In 2007 Clint Bowyer scraped into The Chase in twelth place and then won the first race at Loudon. Three years later and he has done the same again so you can understand his feeling of deja vu. He went on to finish third in the Championship in ’07 so hopes to do at least as well, if not better, this time around.
Bowyer led more laps on Sunday night than he has altogether in the previous 26 races this year but felt that in the number 33 Cheerios/Hamburger Helper Chevrolet he had a really good car underneath him apart from a carburation problem making the engine fluff a little on restarts and giving the other drivers a chance to get round him. And it’s that very problem which might well have won him the race as he spent the last fifty laps chasing down Tony Stewart. Bowyer was told to chase him down at the same time as being told to conserve fuel, coming on the radio to say, “I can do one or other but I can’t do both!” He said afterwards that one advantage of getting to know your Crew Chief was understanding what they were really telling you. He could hear the nervousness in Shane Wilson’s voice so opted to run in fuel saving mode hoping Stewart in the Office Depot/Old Spice Chevrolet might run out of fuel before the end and, with two laps to go that is exactly what happened.
Tony Stewart, having led for a total of 100 laps, ended up in 24th place and from potentially finishing the day in second place in The Chase found himself in 11th. Stewart had the grace to say afterwards that it was he who ran the car out of fuel, not his team, and it must have been galling to see Bowyer run out of fuel himself whilst performing his victory donuts on the start-finish straight. Less than four pints of fuel was the difference between winning and losing.
Denny Hamlin fought his way up to third earlier in the race only to be spun out by Carl Edwards with less than a third of the race to go sending him back to 22nd in the field. However, the resulting pitstop meant he was one of the few drivers confident that he had enough fuel to fight to the end and brought the FedEx Toyota up to a fine second place pushing the leader hard all the way, hoping he too would run out of fuel, as he crossed the two feet wide granite finish line – in The Granite State – for some valuable points to keep himself in the Championship lead, 35 points ahead of Bowyer who climbed from twelth to second.

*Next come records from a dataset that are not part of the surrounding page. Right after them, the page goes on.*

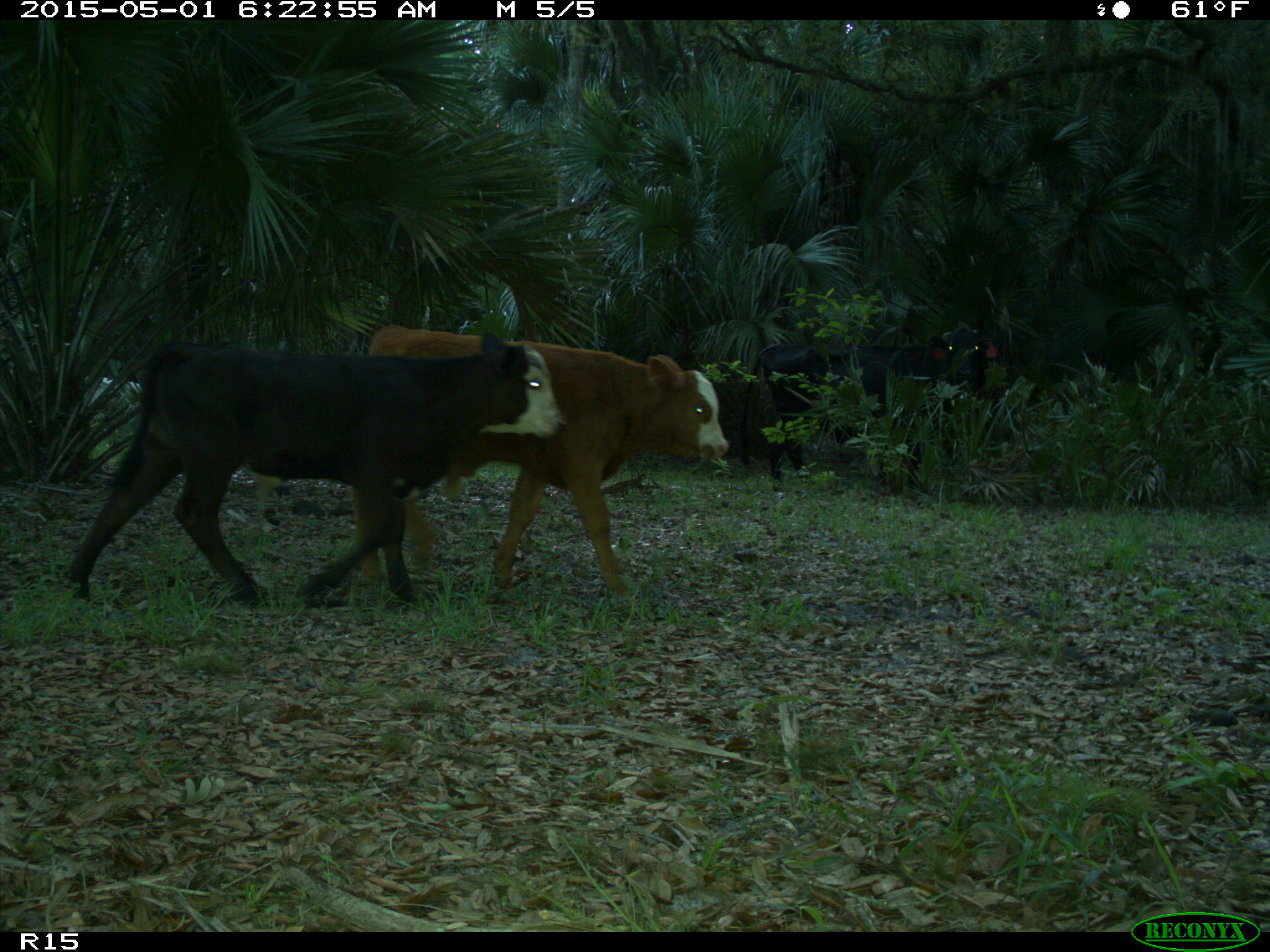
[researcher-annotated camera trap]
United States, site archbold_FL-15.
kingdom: Animalia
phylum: Chordata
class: Mammalia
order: Artiodactyla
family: Bovidae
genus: Bos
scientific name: Bos taurus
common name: domestic cow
Bos taurus (domestic cow).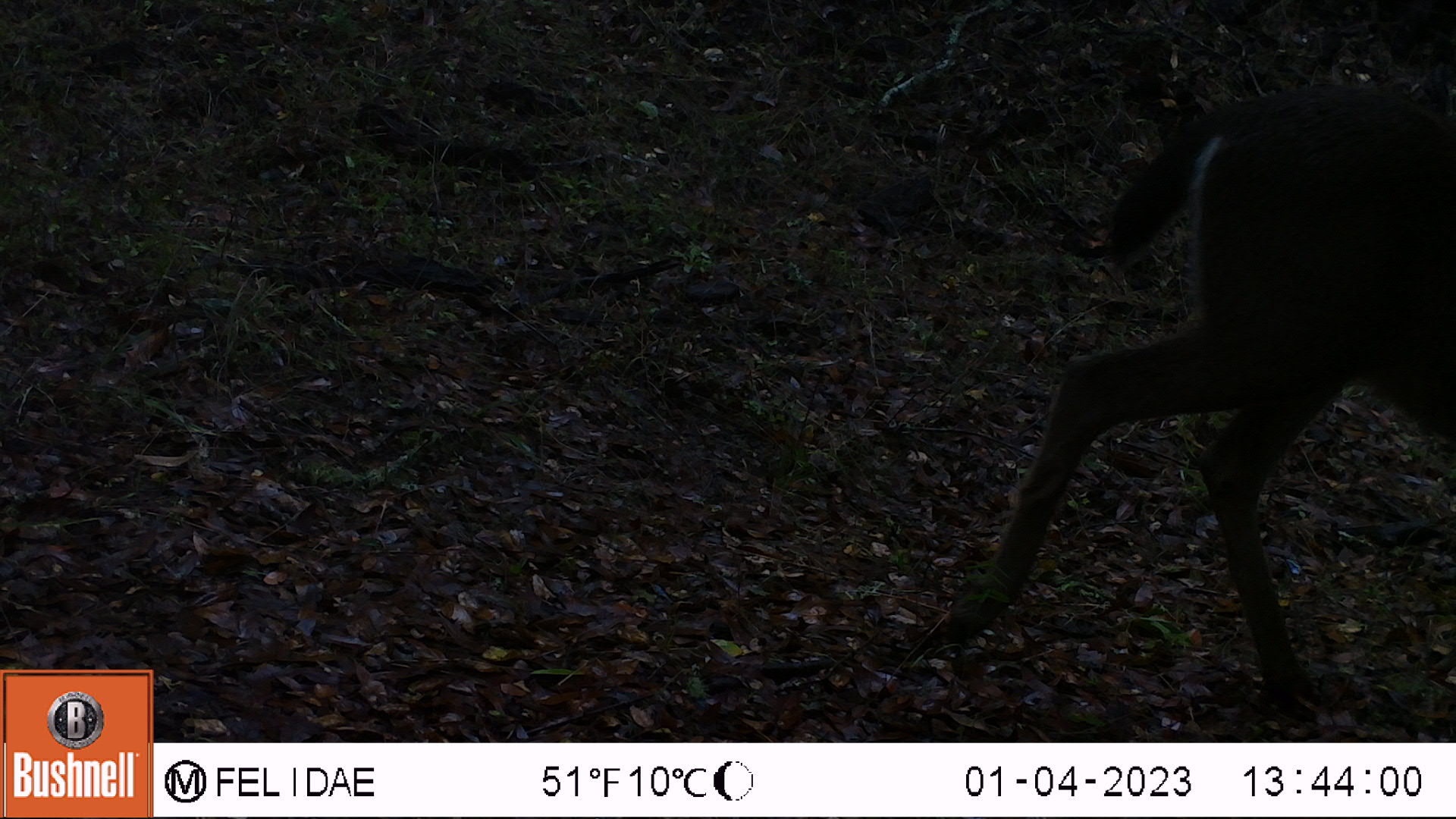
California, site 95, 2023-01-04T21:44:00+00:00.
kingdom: Animalia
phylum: Chordata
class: Mammalia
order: Artiodactyla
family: Cervidae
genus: Odocoileus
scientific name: Odocoileus hemionus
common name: mule deer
Mule deer (Odocoileus hemionus).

Jamie McMurray came third in the McDonald’s Chevrolet, troubled by a splitter hitting the ground if he braked hard and so losing him ground going into the turns. Dale Earhardt Jr. in the number 88 Chevrolet climbed a massive 28 places from 32nd on the grid to finish up in a fine fourth place.

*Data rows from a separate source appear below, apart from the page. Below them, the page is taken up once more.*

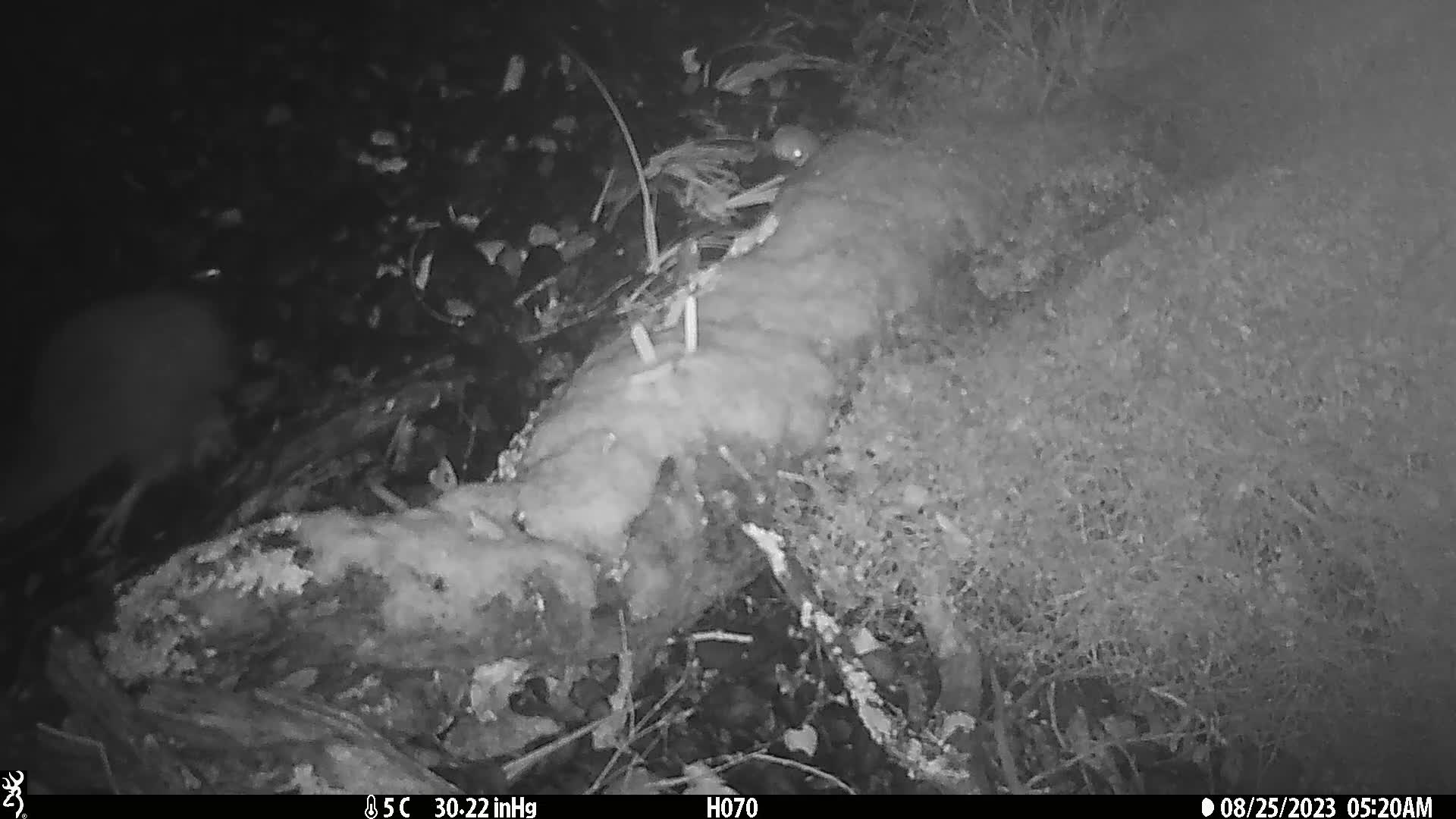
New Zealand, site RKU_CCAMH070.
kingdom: Animalia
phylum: Chordata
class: Aves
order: Apterygiformes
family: Apterygidae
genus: Apteryx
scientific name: Apteryx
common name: kiwi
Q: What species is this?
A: Kiwi (Apteryx).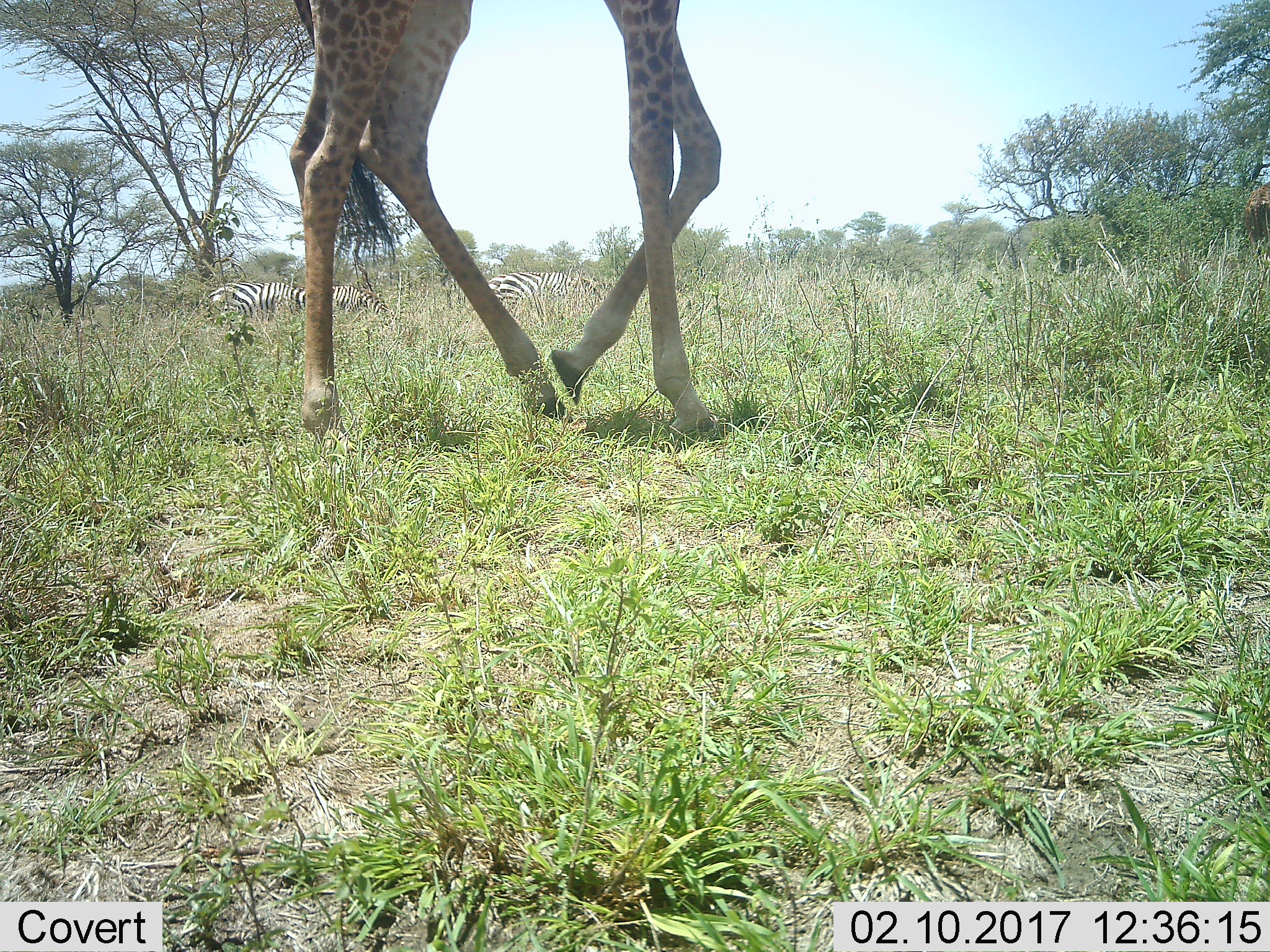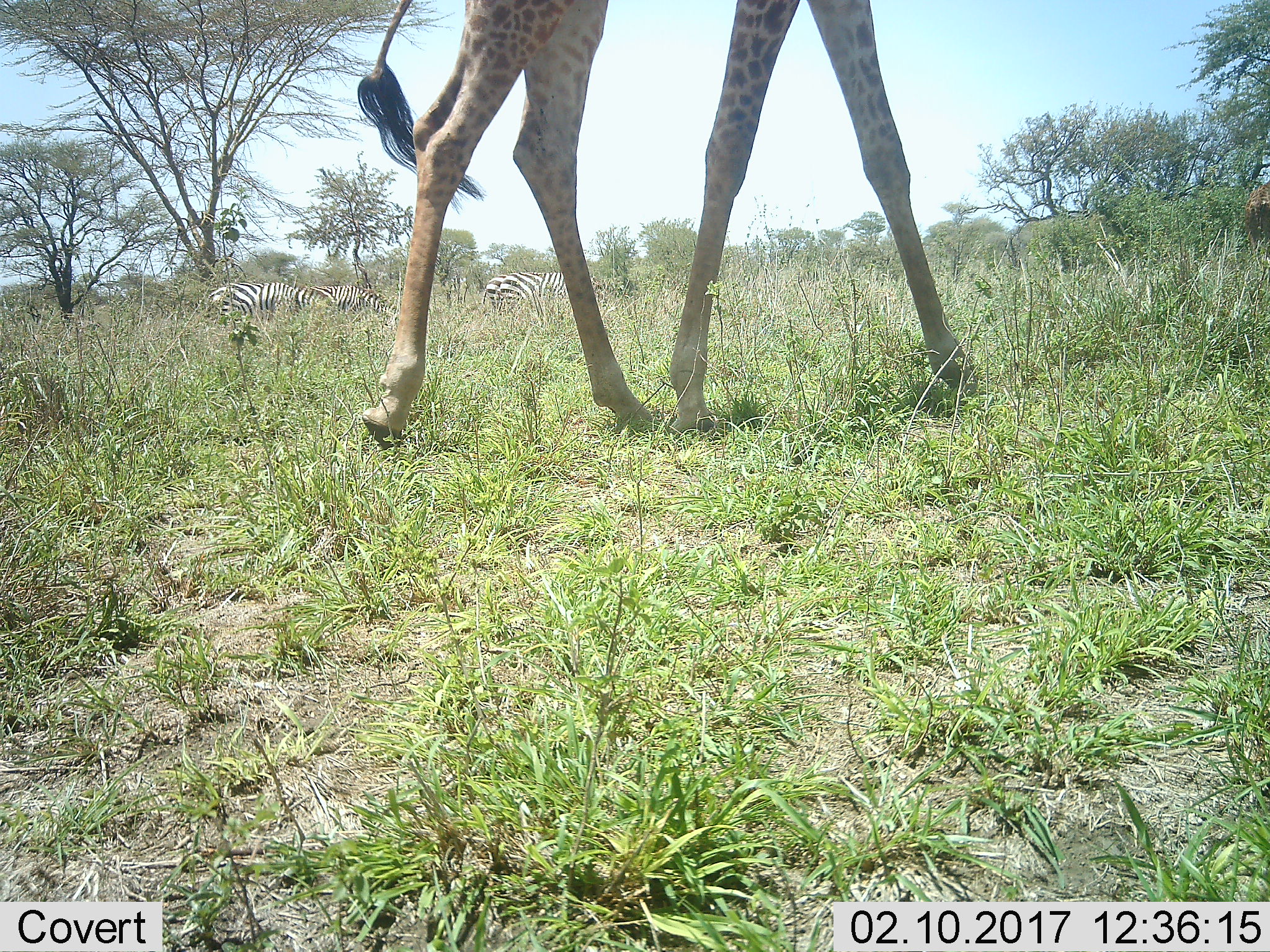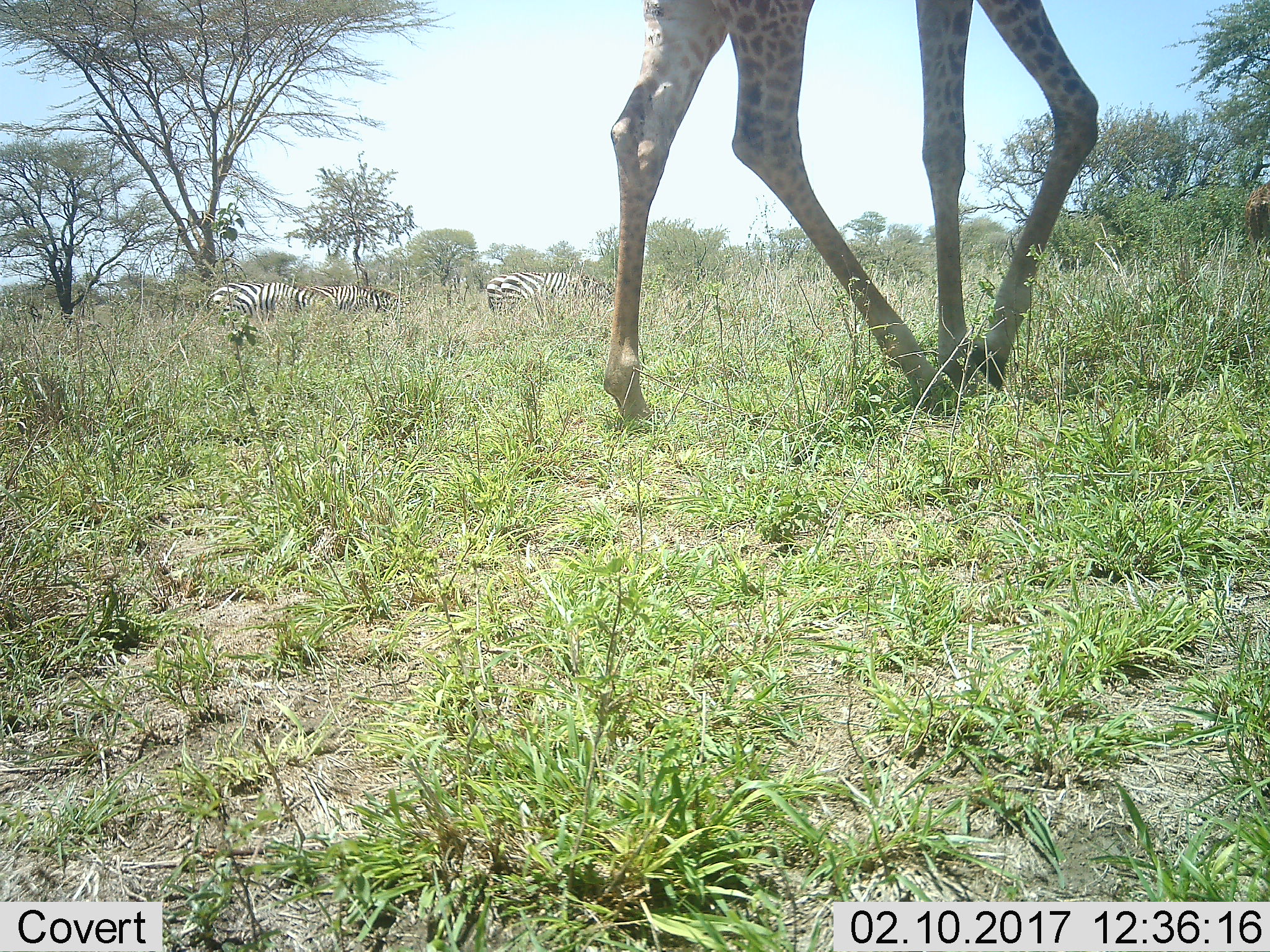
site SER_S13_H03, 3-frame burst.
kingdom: Animalia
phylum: Chordata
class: Mammalia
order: Artiodactyla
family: Giraffidae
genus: Giraffa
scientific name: Giraffa camelopardalis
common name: giraffe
Giraffe (Giraffa camelopardalis), count 1. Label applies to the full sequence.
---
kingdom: Animalia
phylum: Chordata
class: Mammalia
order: Perissodactyla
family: Equidae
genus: Equus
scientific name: Equus quagga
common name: plains zebra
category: zebraplains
Zebraplains (plains zebra) (Equus quagga), count 3. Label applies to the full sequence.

Fifth was Kevin Harvick giving Richard Childress Racing its second car in the top five but complaining bitterly to his crew for most of the race after only being given two tyres in his first pitstop and then losing valuable seconds during the second stop. As so often happens with the driver of the number 29 Shell/Pennzoil Chevrolet, though, when he’s least happy he seems to get his best results and his fifth place keeps him third in the Championship just forty-five points behind Hamlin.

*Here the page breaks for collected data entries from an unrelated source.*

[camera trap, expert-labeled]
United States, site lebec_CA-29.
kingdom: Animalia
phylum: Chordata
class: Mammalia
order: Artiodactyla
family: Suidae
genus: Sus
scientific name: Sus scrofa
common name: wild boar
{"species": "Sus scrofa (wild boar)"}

Of the other Chase runners, Jeff Gordon finished in a solid 6th place, Kyle Busch – having won the Camping World Truck race on Saturday with a tough pass on James Buescher on the Green/White/Checker restart – came in 9th, Carl Edwards 11th despite seeming to be involved in a multitude of incidents and Kurt Busch made it into 13th place. Jeff Burton was another to run out of fuel on the second to last lap which dropped him from a top ten finish back to 15th place and Greg Biffle was 17th.
Matt Kenseth, TonyStewart and Jimmie Johnson hold positions 23 to 25 and have it all to do if they hope to win The Chase. Johnson had one of those races to forget getting embroiled in other people’s misfortunes and having to make a late pitstop after complaining of a possible loose wheel. Stewart and Johnson in the Lowe’s Chevrolet were the biggest losers in the points table, both dropping five places.
The next round is this Sunday at Dover, a circuit that some drivers really like and others look upon as a bogey track. There’s every chance the driver standings in The Chase could receive another reshuffle.